START SUPPLIED PASSAGE

2025-09-04 18:40:28 +00:00 · 2023-02-15 09:43:29 +08:00
parent d701ef81b1
commit 7fa6be49d2
3 changed files with 212 additions and 4 deletions
--- a/colossalai/auto_parallel/passes/runtime_preparation_pass.py
+++ b/colossalai/auto_parallel/passes/runtime_preparation_pass.py
@@ -377,8 +377,9 @@ def _module_params_sharding(gm: torch.fx.GraphModule, device_mesh: DeviceMesh, o
                    # TODO: build a ColoParamter class to manager the distributed parameters
                    # we could use .data here, because all the operations just happen before the real training
                    # loop, so we don't need to track these operations in the autograd graph.
-                    param.data = shape_consistency_manager.apply_for_autoparallel_runtime(
-                        param.data, param.sharding_spec, target_sharding_spec).detach().clone()
+                    param = torch.nn.Parameter(
+                        shape_consistency_manager.apply_for_autoparallel_runtime(param.data, param.sharding_spec,
+                                                                                 target_sharding_spec).detach().clone())

                setattr(target_module, name, param)

END SUPPLIED PASSAGE
START SUPPLIED MATERIAL

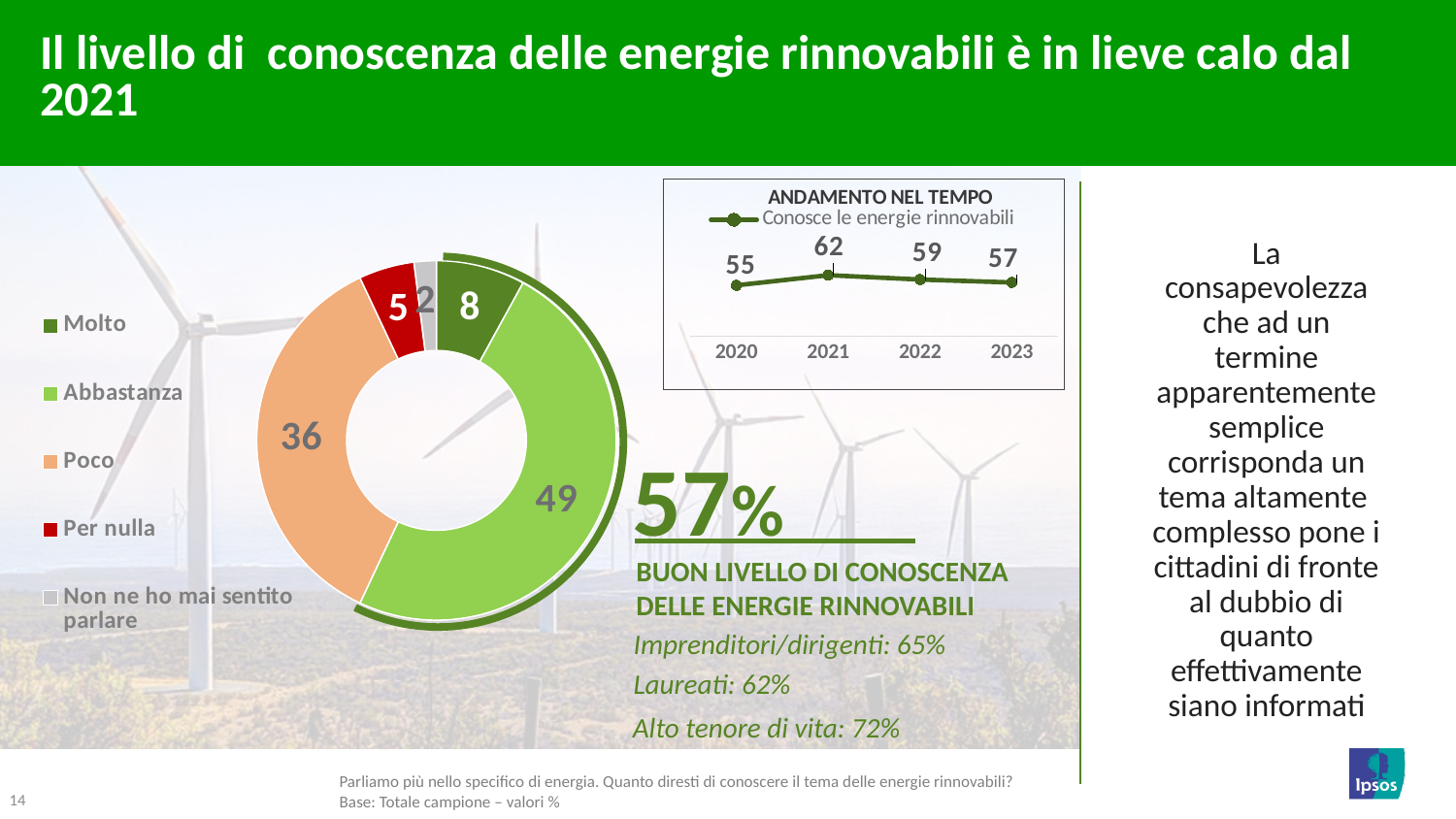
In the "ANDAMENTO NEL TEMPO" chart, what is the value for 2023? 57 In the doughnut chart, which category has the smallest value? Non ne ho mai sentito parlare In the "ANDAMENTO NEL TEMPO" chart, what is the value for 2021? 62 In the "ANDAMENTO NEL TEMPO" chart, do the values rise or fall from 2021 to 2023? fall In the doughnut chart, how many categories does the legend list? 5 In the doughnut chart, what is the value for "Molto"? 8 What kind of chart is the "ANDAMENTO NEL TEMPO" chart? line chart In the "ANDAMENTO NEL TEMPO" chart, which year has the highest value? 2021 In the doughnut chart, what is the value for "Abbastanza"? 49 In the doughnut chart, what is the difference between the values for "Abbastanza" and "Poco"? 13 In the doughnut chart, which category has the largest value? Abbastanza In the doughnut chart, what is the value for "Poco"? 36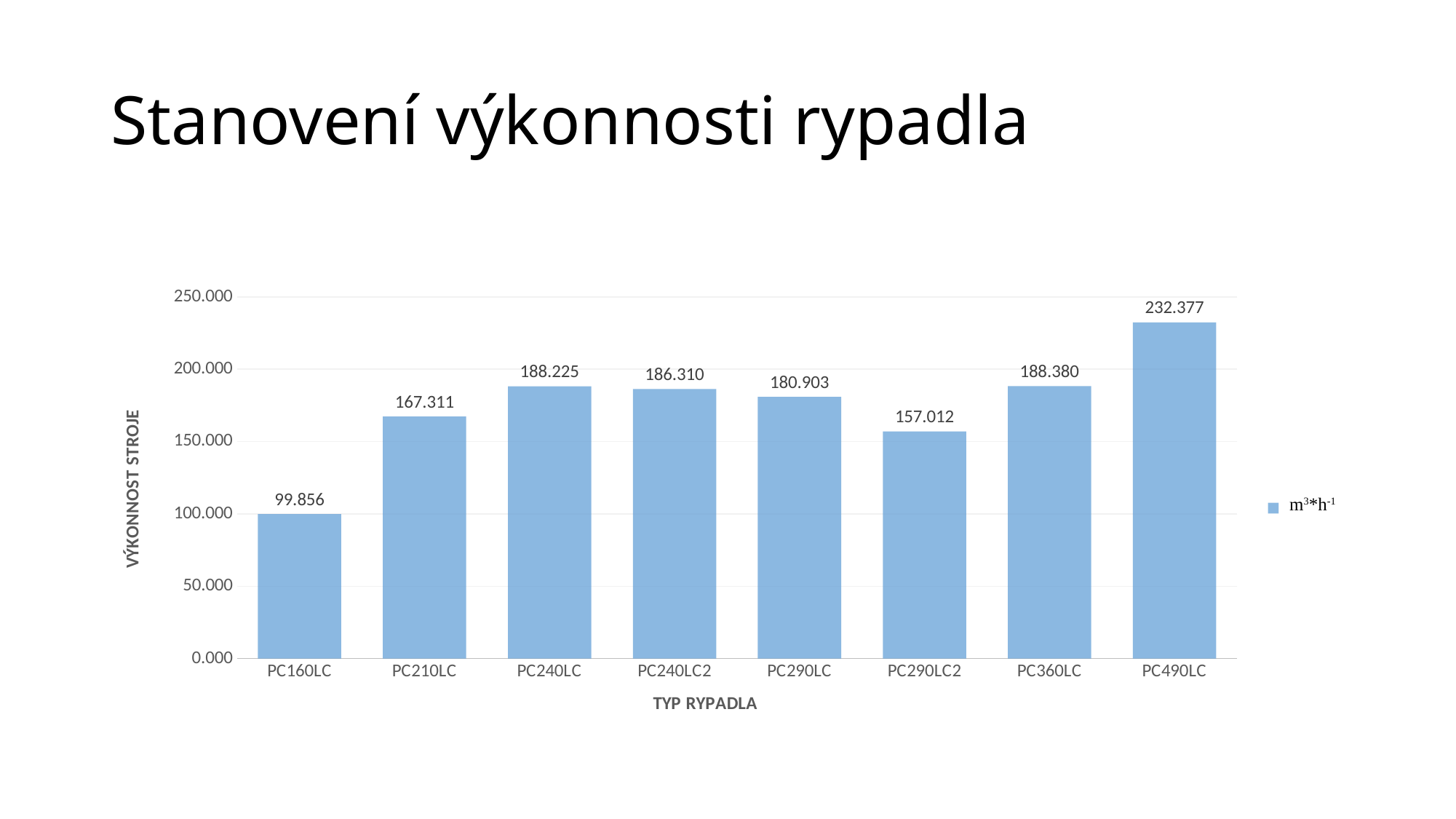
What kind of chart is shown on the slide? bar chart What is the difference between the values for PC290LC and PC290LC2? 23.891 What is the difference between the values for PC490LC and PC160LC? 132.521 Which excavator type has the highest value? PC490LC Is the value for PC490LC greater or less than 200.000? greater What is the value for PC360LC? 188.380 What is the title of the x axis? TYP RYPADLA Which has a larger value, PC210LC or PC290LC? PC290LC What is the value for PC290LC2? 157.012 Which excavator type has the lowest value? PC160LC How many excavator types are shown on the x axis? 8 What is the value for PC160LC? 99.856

END SUPPLIED MATERIAL

INSTRUCTIONS:
1. How many files does the diff report as changed?
2. Transcribe the part of the diff that starts at the words "2025-09-04 18:40:28 +00:00" and stop after "the autograd graph.".
The material above comes from a separate source, not from the diff.

ANSWERS GIVEN:
1. Three files.

2.
2025-09-04 18:40:28 +00:00 · 2023-02-15 09:43:29 +08:00
parent d701ef81b1
commit 7fa6be49d2
3 changed files with 212 additions and 4 deletions
--- a/colossalai/auto_parallel/passes/runtime_preparation_pass.py
+++ b/colossalai/auto_parallel/passes/runtime_preparation_pass.py
@@ -377,8 +377,9 @@ def _module_params_sharding(gm: torch.fx.GraphModule, device_mesh: DeviceMesh, o
                    # TODO: build a ColoParamter class to manager the distributed parameters
                    # we could use .data here, because all the operations just happen before the real training
                    # loop, so we don't need to track these operations in the autograd graph.